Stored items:
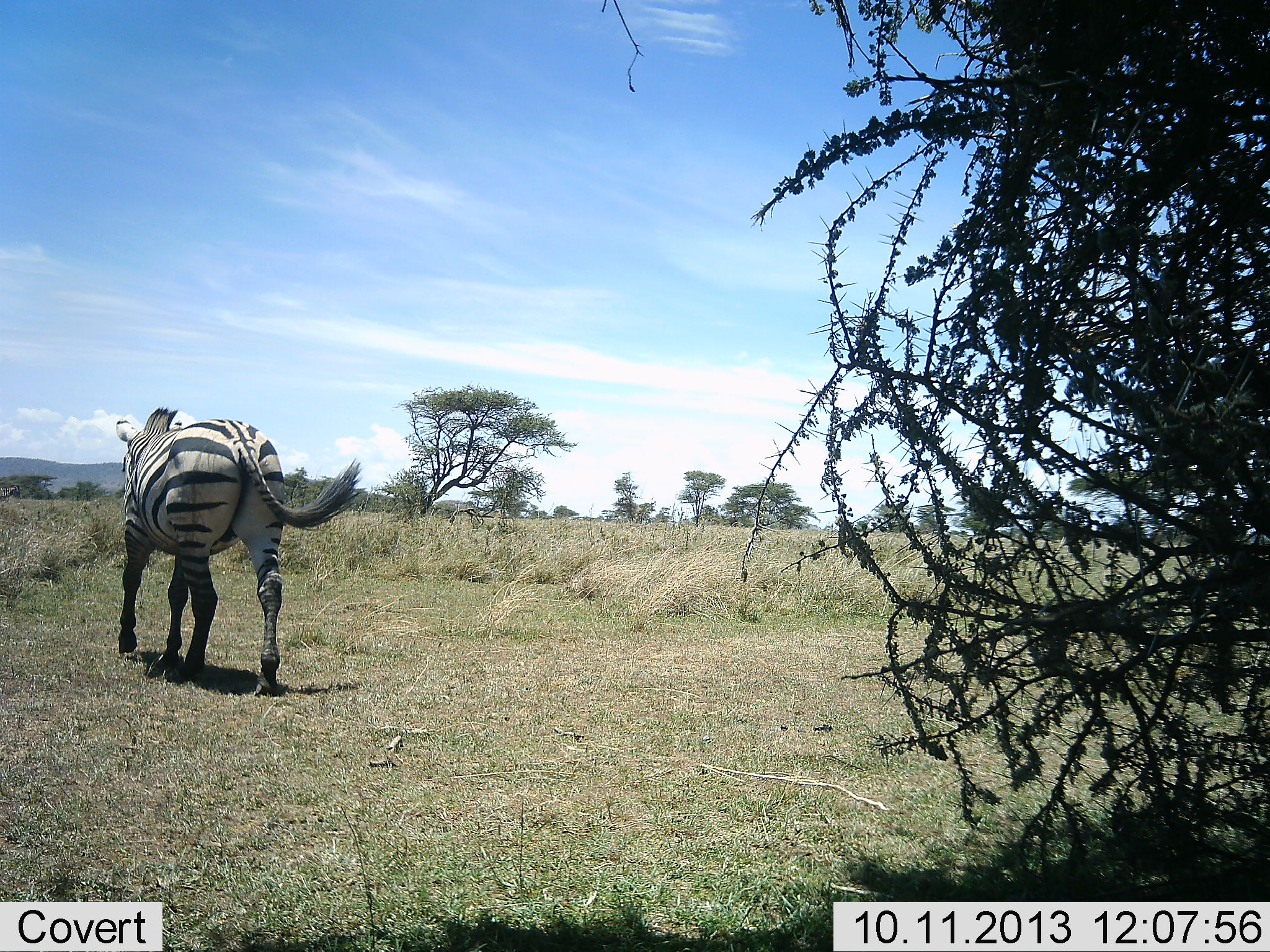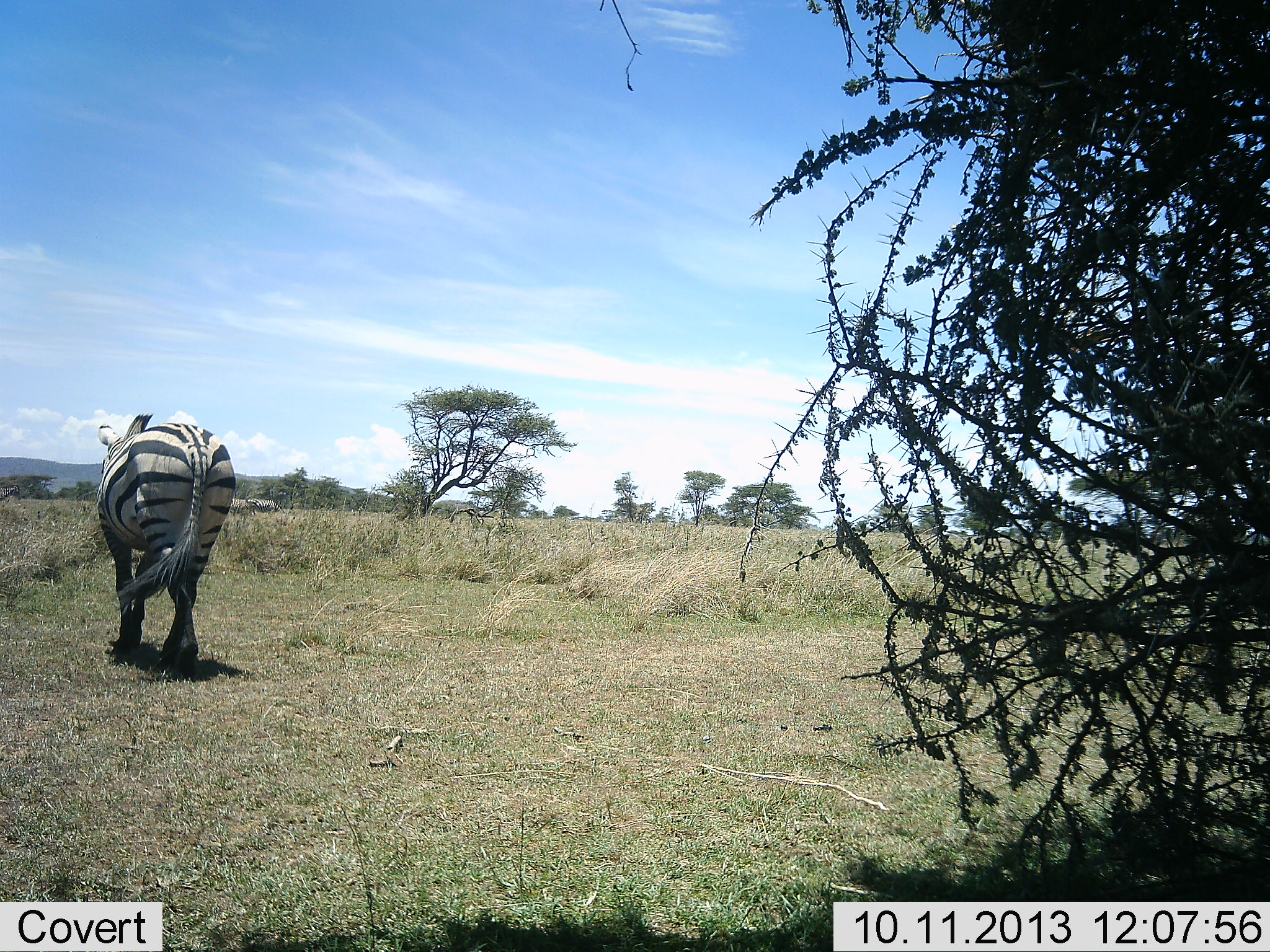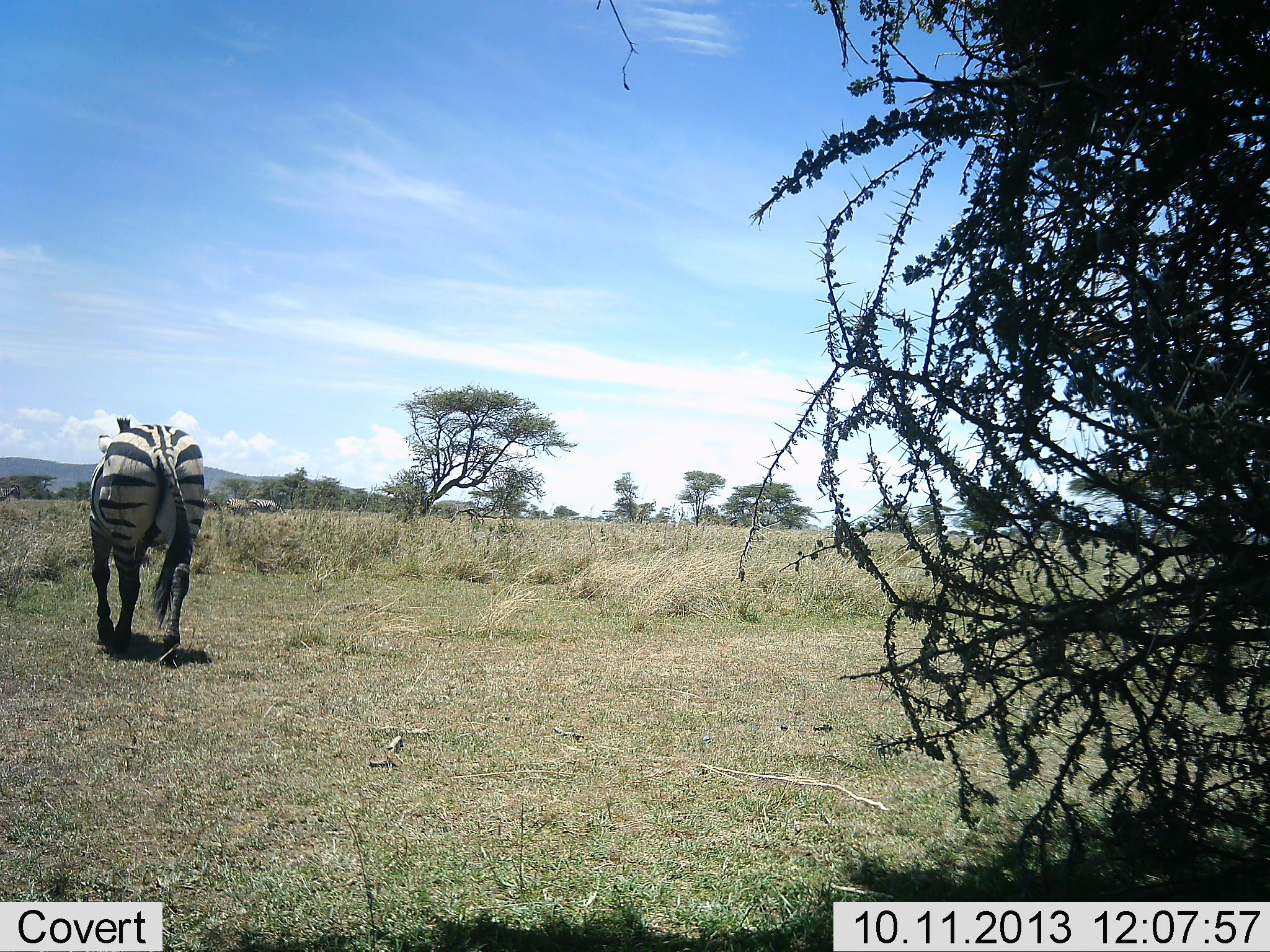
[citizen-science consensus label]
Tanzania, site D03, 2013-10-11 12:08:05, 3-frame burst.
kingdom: Animalia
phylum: Chordata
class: Mammalia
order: Perissodactyla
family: Equidae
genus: Equus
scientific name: Equus quagga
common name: plains zebra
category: zebra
Zebra (plains zebra) (Equus quagga), count 1. Behavior (volunteer vote fractions): standing 35%, resting 0%, moving 95%, interacting 0%. Young present (vote fraction): 0%. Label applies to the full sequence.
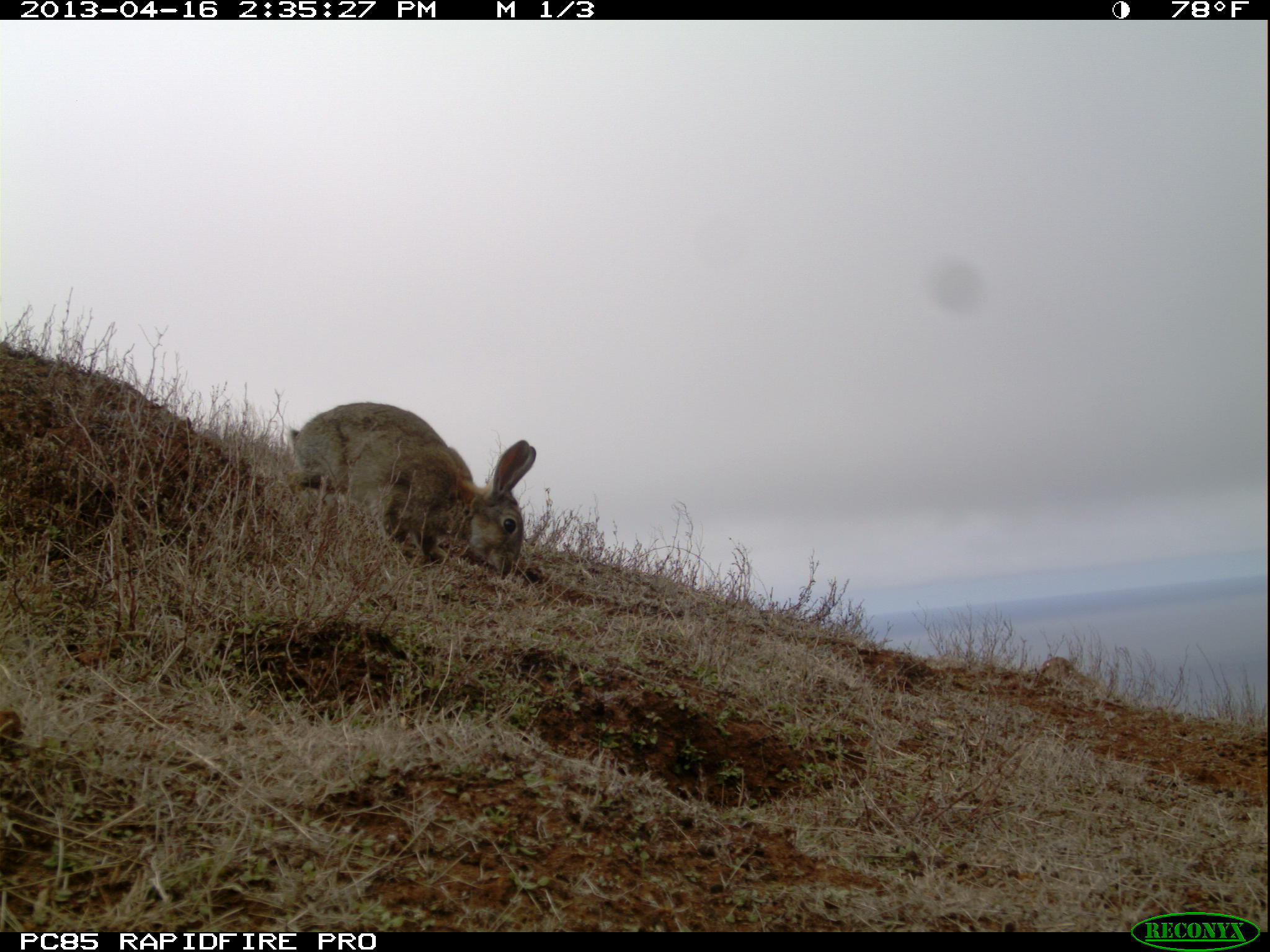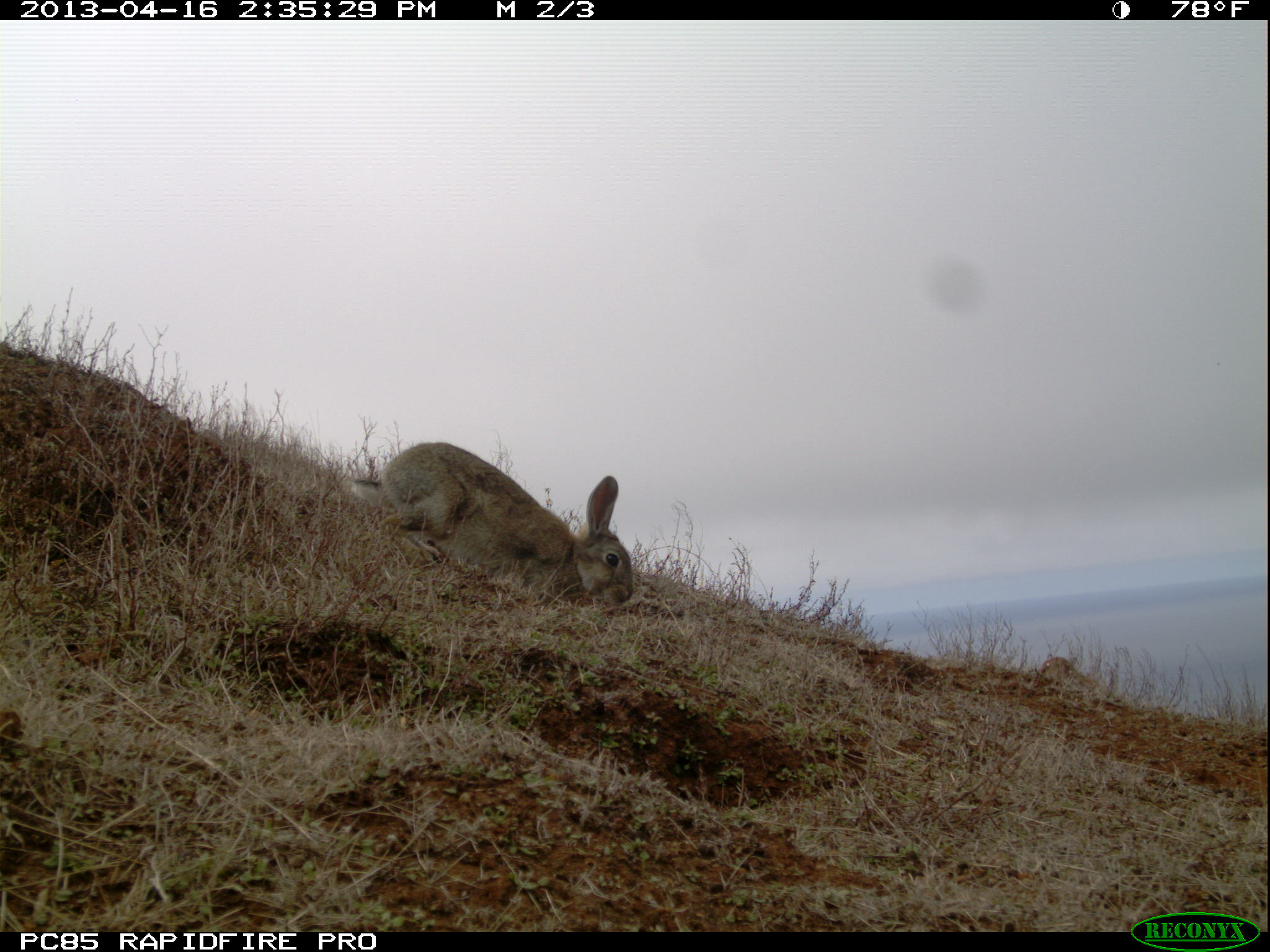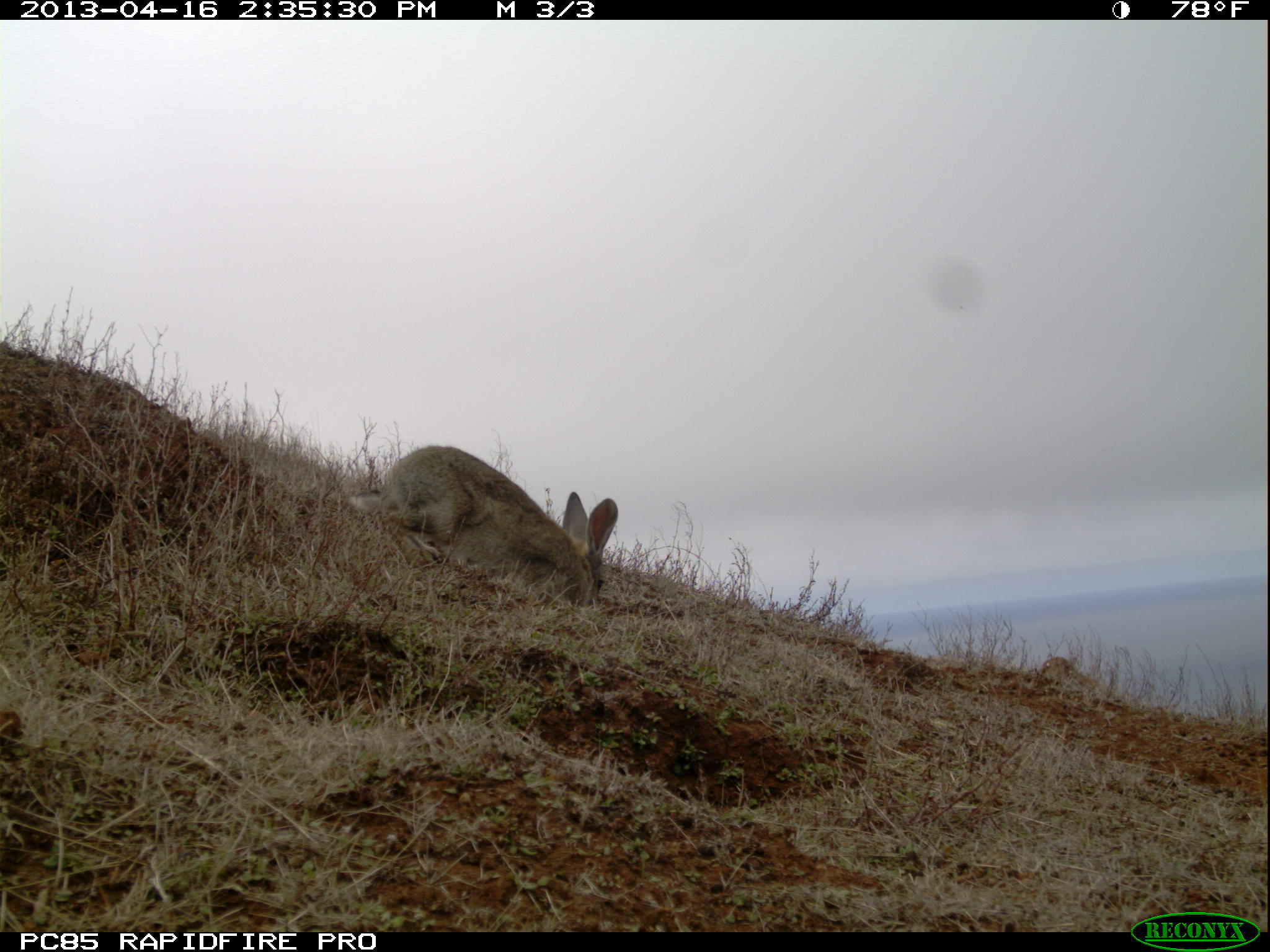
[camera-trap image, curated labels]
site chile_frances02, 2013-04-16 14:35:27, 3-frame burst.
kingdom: Animalia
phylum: Chordata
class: Mammalia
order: Lagomorpha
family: Leporidae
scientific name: Leporidae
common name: rabbits and hares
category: rabbit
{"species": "rabbit (rabbits and hares) (Leporidae)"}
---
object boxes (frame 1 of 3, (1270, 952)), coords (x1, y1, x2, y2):
rabbit: (285, 400, 535, 581)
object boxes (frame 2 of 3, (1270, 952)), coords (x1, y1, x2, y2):
rabbit: (344, 441, 635, 617)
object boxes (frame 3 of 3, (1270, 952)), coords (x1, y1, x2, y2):
rabbit: (344, 443, 618, 615)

[Goal of the exercise]
Your output must consist only of the lines from the line with "common name: plains zebra" through the final line of the data, both included, reproduced exactly and free of pictures.

[Reply]
common name: plains zebra
category: zebra
Zebra (plains zebra) (Equus quagga), count 1. Behavior (volunteer vote fractions): standing 35%, resting 0%, moving 95%, interacting 0%. Young present (vote fraction): 0%. Label applies to the full sequence.
[camera-trap image, curated labels]
site chile_frances02, 2013-04-16 14:35:27, 3-frame burst.
kingdom: Animalia
phylum: Chordata
class: Mammalia
order: Lagomorpha
family: Leporidae
scientific name: Leporidae
common name: rabbits and hares
category: rabbit
{"species": "rabbit (rabbits and hares) (Leporidae)"}
---
object boxes (frame 1 of 3, (1270, 952)), coords (x1, y1, x2, y2):
rabbit: (285, 400, 535, 581)
object boxes (frame 2 of 3, (1270, 952)), coords (x1, y1, x2, y2):
rabbit: (344, 441, 635, 617)
object boxes (frame 3 of 3, (1270, 952)), coords (x1, y1, x2, y2):
rabbit: (344, 443, 618, 615)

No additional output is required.